Gentrification - the invasion of older, centrally located working-class neighborhoods by higher-income households seeking the character and convenience of less expensive and well-located residences; a process of converting an urban neighborhood from a predominately low-income renter-occupied area to a predominately middle-class owner-occupied area.


Ghetto - during the Middle Ages, a neighborhood in a city set up by law to inhabited only by Jews; now used to denote a section of a city in which members of any minority group live because of social, legal, or economic pressure.


Globalization - actions or processes that involve the entire world and result in making something worldwide in scope.


High-tech corridors - areas along or near major transportation arteries that are devoted to the research, development, and sale of high-technology products. These areas develop because of the networking and synergistic advantages of concentrating high-technology enterprises in close proximity to one another. “Silicon Valley” is a prime example of a high-technology corridor in the United States.


Hinterland - the sphere of economic influence of a town or city.


Hydraulic civilization - a civilization based on large-scale irrigation.


Indigenous culture- a culture group that constitutes that original inhabitants or a territory, distinct form the dominant national culture, which is often derived rom colonial occupation.


In-filling - new building on empty parcels of land within a checkerboard pattern of development.


Informal sector - economic activities that take place beyond official record, not subject to formalized systems of regulation or remuneration.


Infrastructure - (or fixed social capital) the underlying framework of services and amenities needed to facilitate productive activity.


Inner city - the central area of a major city; in the United States the term is often applied to the poorer parts of the city center and is sometimes used as a euphemism with the connotation of being an area, perhaps a ghetto, where people are less educated and wealthy and where there is more crime.


Invasion and succession - process by which new immigrants to a city move to dominate or take over area or neighborhoods occupied by older immigrant groups. For example, in the early twentieth century, Puerto Ricans “invaded” the immigrant Jewish neighborhood of East Harlem an successfully took over the neighborhood or “succeeded” the immigrant Jewish population as the dominant group in the neighborhood.


Megacities - a very large city characterized by both primacy and high centrality within its national economy.


Megalopolis / conurbation - a large, sprawled urban complex with contained open, nonurban land, created through the spread and joining of separate metropolitan areas; When capitalized, the name applied to the continuous functionally urban area of coastal northeastern United States from Maine to Virginia.

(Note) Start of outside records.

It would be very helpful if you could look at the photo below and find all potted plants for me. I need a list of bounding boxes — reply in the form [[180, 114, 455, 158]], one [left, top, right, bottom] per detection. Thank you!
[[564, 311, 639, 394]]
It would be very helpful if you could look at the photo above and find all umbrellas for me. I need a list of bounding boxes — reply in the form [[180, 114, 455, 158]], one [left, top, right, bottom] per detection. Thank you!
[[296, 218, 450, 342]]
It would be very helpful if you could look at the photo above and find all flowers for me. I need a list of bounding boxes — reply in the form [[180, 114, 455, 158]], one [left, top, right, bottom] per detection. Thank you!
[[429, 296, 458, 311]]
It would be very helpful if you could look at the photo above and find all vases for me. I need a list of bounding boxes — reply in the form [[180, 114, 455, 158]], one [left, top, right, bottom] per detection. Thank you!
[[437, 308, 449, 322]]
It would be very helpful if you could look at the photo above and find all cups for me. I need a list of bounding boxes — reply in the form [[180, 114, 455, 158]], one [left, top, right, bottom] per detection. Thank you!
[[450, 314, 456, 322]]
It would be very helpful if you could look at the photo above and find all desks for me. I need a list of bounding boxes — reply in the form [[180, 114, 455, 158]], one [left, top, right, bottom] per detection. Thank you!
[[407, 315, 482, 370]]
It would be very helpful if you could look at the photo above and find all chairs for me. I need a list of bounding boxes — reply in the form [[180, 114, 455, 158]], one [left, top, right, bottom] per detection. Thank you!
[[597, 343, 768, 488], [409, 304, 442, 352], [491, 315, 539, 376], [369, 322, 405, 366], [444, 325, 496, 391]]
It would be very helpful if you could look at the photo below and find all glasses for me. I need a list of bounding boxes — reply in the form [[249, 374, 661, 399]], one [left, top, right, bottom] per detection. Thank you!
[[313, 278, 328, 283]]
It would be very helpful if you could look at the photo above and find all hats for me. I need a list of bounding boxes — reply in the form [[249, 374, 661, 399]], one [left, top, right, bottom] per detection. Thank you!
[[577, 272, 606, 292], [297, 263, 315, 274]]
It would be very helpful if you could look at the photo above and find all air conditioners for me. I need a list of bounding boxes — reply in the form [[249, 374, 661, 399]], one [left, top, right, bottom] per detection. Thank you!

Metropolitan area - In the  United States, a large functionally integrated settlement area comprising one or more whole county units and usually containing several urbanized areas: discontinuously built up, it operates as a coherent economic whole.


Multiple nuclei model - the postulate that large cities develop by peripheral spread not from one central business district but from several nodes of growth, each of specialized use. the separately expanding use districts eventually coalesce at their margins.


Multiplier effect - the direct, indirect, and induced consequences of change in an activity; in urban geography, the expected addition of nonbasic workers and dependents to a city’s total employment and population that accompanies new basic sector employment.